Extracted text:
..........
Luckily, the Pixel 6a corrects this with a 6.1-inch display. It’s a taller 20:9 aspect ratio like most Android phones, and here that reduces the width and makes it comfortable to hold — and use — with just a single hand. It’s 0.3-inches and 0.6-inches smaller than the 6 or 6 Pro, and it feels much more manageable using it every day.
You also have plenty of room to grip since it sports a similarly modern, boxy overall build. Simply, it fits right at home within the Pixel 6 family. The frame is a soft, matte aluminum that’s easy to grab, and the back is a glossy glass finish. You can get it in Chalk, Charcoal, or Sage, but I’ll save you the decision-making and suggest the latter. It’s a lovely light green main back paired with a lighter green above the camera bar. It’s a delight and puts a smile on my face when I see the color.
I write “camera bar” since, unlike the iPhone 13 family or the Galaxy S22 series, the camera lenses here are in a horizontal bar that stretches the width of the Pixel 6a. It is also slightly raised from the main rear of the phone, so you cannot lay this flat without a case. Both the power button and volume rocker live on the right hand side.
The Pixel 6a sadly doesn’t feature wireless charging, so you’ll need to physically plug it in via the USB-C cable located on the bottom. And while Google does give you a USB-C to USB-C cable in the box, you won’t find a wall plug here. We’d recommend pairing it with an Anker Nano plug ($15.99 on Amazon), but it is an additional cost. You also won’t find a headphone jack, which is a bit disappointing considering the Pixel 5a featured one.
..........
[Rows drawn from a spatial reasoning dataset]
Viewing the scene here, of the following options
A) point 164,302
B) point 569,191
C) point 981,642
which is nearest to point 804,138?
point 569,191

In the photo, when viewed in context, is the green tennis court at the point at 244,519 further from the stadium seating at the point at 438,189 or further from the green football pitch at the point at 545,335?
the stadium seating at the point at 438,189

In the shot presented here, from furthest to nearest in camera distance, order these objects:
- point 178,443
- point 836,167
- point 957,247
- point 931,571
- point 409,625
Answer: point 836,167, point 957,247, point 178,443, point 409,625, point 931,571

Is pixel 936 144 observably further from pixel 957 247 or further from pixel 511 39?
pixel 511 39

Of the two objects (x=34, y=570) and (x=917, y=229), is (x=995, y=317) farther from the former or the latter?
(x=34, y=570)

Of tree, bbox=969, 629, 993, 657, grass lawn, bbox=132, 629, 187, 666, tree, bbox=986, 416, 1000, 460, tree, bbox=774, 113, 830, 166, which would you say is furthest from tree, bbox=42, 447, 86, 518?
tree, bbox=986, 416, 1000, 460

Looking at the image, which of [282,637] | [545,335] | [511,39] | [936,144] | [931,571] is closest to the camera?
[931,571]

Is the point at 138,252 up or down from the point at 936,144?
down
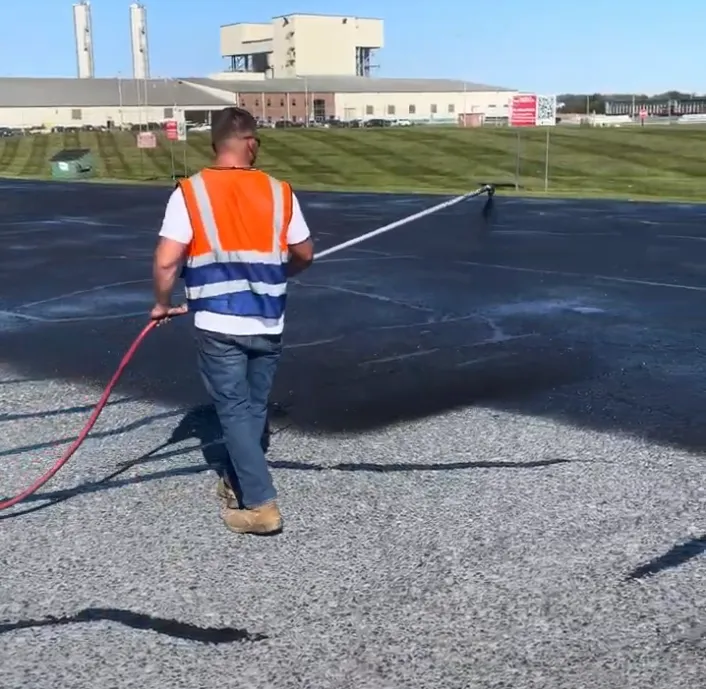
..........
Required work:
• 1. Please rewrite the Pixel 6a review starting at "Luckily, the Pixel" and ending at "see the color.", changing "aluminum" to "steel".
• 2. Decide whether each statement agrees with the Pixel 6a review, answering yes or no and quoting the words that settle it: (a) The Pixel 6a has a 6.1-inch display. (b) A wall plug comes in the box. (c) The Pixel 6a supports wireless charging.
Work from the Pixel 6a review alone, not the entries.

Task-by-task solutions:
• 1.
Luckily, the Pixel 6a corrects this with a 6.1-inch display. It’s a taller 20:9 aspect ratio like most Android phones, and here that reduces the width and makes it comfortable to hold — and use — with just a single hand. It’s 0.3-inches and 0.6-inches smaller than the 6 or 6 Pro, and it feels much more manageable using it every day.
You also have plenty of room to grip since it sports a similarly modern, boxy overall build. Simply, it fits right at home within the Pixel 6 family. The frame is a soft, matte steel that’s easy to grab, and the back is a glossy glass finish. You can get it in Chalk, Charcoal, or Sage, but I’ll save you the decision-making and suggest the latter. It’s a lovely light green main back paired with a lighter green above the camera bar. It’s a delight and puts a smile on my face when I see the color.

• 2.
(a) Yes: "the Pixel 6a corrects this with a 6.1-inch display"
(b) No: "you won’t find a wall plug here"
(c) No: "The Pixel 6a sadly doesn’t feature wireless charging"